» **EXERCISES TO COMPLETE**:
1. Name every historical document that the article on Roy Moore and the Commandments display says is posted in the governor's new display in the Capitol.
2. Resume the article on Roy Moore and the Commandments display, picking up right after its last sentence.

» **EXCERPT PROVIDED**:
+--

Roy Moore criticizes Commandments display
You would think that suspended Alabama Chief Justice Roy Moore would be happy about his governor's new display of the Ten Commandments, which was installed Tuesday in the old Supreme Court library room in the Capitol. But he's not. Actually, it's the posting of the Magna Carta, the Mayflower Compact, and the Declaration of Independence along with the Ten Commandments that Moore is upset about.

"To put things around the Ten Commandments and secularize it is to deny the greatness of God," Moore told supporters at a banquet to raise money for his legal defense.

Still, if Moore's main point was that Alabama law is based upon the principles in the Ten Commandments, isn't it also based on those other documents as well? That's the idea, says Gov. Bob Riley. "Just as the Ten Commandments are exhibited in similar displays in the U.S. Supreme Court and in our nation's Capitol building, I feel it is important to display them in our Capitol, as well," he said. "Visitors to Montgomery can now read and learn about those historical documents upon which our system of laws rests."

+--

» **STORED DATA**:

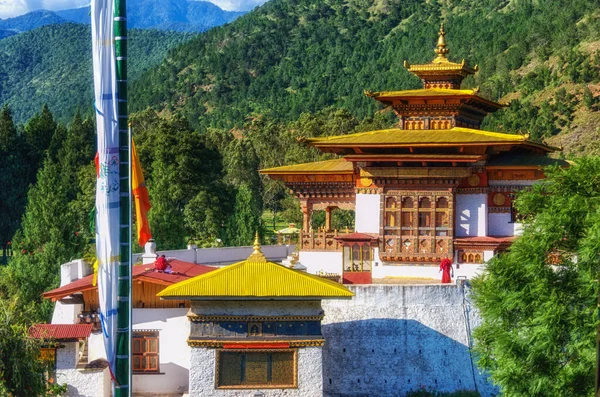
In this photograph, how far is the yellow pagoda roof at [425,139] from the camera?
2636cm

+--

» **FINAL ANSWERS**:
1.
- Ten Commandments
- Magna Carta
- Mayflower Compact
- Declaration of Independence

2.
In related news, Arkansas judge David Pake has changed the Ten Commandments display on his courtroom law, adding the Declaration of Independence, selections from the codes of Hammurabi and Justinian, and quotes from British legal scholar Sir William Blackstone. Polk County, Florida, yesterday installed a 7-foot granite monument that includes the Ten Commandments, along with 11 other documents. That monument is being unveiled today. Other commandments controversies around the country keep rolling along, too.

California forestry service drops firefighter chaplains
Faced with a lawsuit from six state firefighters, the California Department of Forestry and Fire Protection has dropped its chaplain program. The complaining officers objected to the two-year-old program, saying chaplains should not be allowed to wear religious pins on their uniforms and should not be allowed to conduct Christian prayers at fire sites and graduation ceremonies.

The California Department of Forestry and Fire Protection now agrees, and says firefighters may only conduct moments of silence. Religion must be left off duty, and firefighters cannot use their uniforms during any ministry activity. The department will also pay the six plaintiffs $45,500 to cover legal fees.

"We believe this is the way to go: to separate any appearance of sponsorship of religion in the department," department spokeswoman Karen Terrill told the Los Angeles Times. "We stress that we will not prevent religious discussions or exchanges, but it will not be done on CDF time."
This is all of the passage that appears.